*Problem:*
Give the data below again exactly as it stands. Omit the pictures.
[Entries shown start]
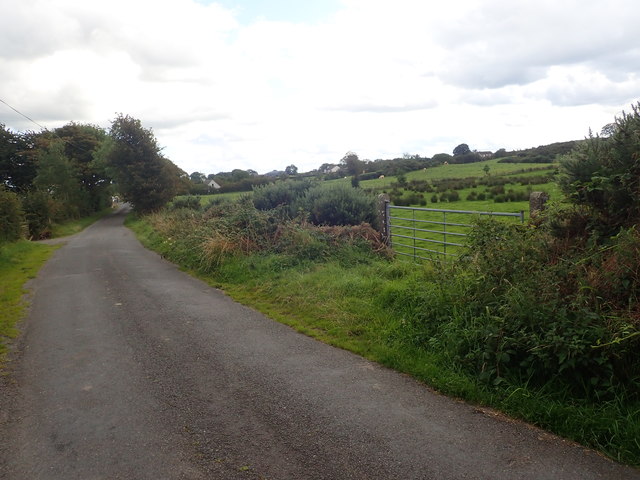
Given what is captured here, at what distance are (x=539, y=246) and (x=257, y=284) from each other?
5.73 m

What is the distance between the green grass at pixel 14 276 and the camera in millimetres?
8074

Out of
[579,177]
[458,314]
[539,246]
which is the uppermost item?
[579,177]

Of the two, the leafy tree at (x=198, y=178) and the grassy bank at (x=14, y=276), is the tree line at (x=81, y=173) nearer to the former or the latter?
the grassy bank at (x=14, y=276)

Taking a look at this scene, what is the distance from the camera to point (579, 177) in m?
6.09

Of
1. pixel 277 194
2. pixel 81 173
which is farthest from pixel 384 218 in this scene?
pixel 81 173

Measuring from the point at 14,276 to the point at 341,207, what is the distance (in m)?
9.33

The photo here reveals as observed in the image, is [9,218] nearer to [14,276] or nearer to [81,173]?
[14,276]

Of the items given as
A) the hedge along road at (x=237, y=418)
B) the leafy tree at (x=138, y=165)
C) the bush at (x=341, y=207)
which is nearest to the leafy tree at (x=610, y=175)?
the hedge along road at (x=237, y=418)

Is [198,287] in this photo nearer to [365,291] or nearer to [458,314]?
[365,291]

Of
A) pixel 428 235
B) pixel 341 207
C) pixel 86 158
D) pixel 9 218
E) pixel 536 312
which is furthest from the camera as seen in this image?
pixel 86 158

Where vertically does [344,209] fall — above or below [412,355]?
above

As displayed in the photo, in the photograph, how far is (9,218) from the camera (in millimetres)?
19828

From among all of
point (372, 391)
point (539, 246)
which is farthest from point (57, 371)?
point (539, 246)

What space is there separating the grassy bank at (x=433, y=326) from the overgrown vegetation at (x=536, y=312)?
15 millimetres
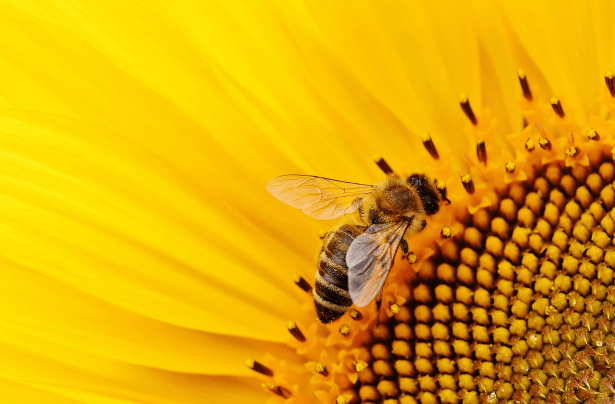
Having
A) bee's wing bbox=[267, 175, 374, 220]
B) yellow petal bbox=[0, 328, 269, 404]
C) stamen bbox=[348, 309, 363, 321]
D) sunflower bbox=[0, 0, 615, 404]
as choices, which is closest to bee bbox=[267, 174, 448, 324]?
[Entries shown end]
*Result below:*
Given what is captured here, at what distance are (x=539, y=246) and (x=257, y=284) from each other?
5.73 m

What is the distance between the green grass at pixel 14 276 and the camera in millimetres?
8074

Out of
[579,177]
[458,314]
[539,246]
which is the uppermost item?
[579,177]

Of the two, the leafy tree at (x=198, y=178) and the grassy bank at (x=14, y=276), is the tree line at (x=81, y=173) nearer to the former or the latter?
the grassy bank at (x=14, y=276)

Taking a look at this scene, what is the distance from the camera to point (579, 177) in m?
6.09

Of
1. pixel 277 194
2. pixel 81 173
which is farthest from pixel 384 218 in this scene?
pixel 81 173

Measuring from the point at 14,276 to the point at 341,207, what is the distance (in m)?
9.33

The photo here reveals as observed in the image, is [9,218] nearer to [14,276] or nearer to [81,173]?
[14,276]

Of the items given as
A) the hedge along road at (x=237, y=418)
B) the leafy tree at (x=138, y=165)
C) the bush at (x=341, y=207)
which is nearest to the leafy tree at (x=610, y=175)?
the hedge along road at (x=237, y=418)

Is [198,287] in this photo nearer to [365,291] or nearer to [458,314]?
[365,291]

Of
A) pixel 428 235
B) pixel 341 207
C) pixel 86 158
D) pixel 9 218
E) pixel 536 312
which is furthest from the camera as seen in this image?
pixel 86 158

Where vertically does [344,209] fall — above or below [412,355]?
above

As displayed in the photo, in the photograph, how far is (9,218) from the camera (in millimetres)?
19828

From among all of
point (372, 391)
point (539, 246)
which is farthest from point (57, 371)?
point (539, 246)

What space is there separating the grassy bank at (x=433, y=326) from the overgrown vegetation at (x=536, y=312)?
15 millimetres
Having
A) bee's wing bbox=[267, 175, 374, 220]
B) yellow petal bbox=[0, 328, 269, 404]
C) stamen bbox=[348, 309, 363, 321]
D) sunflower bbox=[0, 0, 615, 404]
as choices, which is closest to bee bbox=[267, 174, 448, 324]?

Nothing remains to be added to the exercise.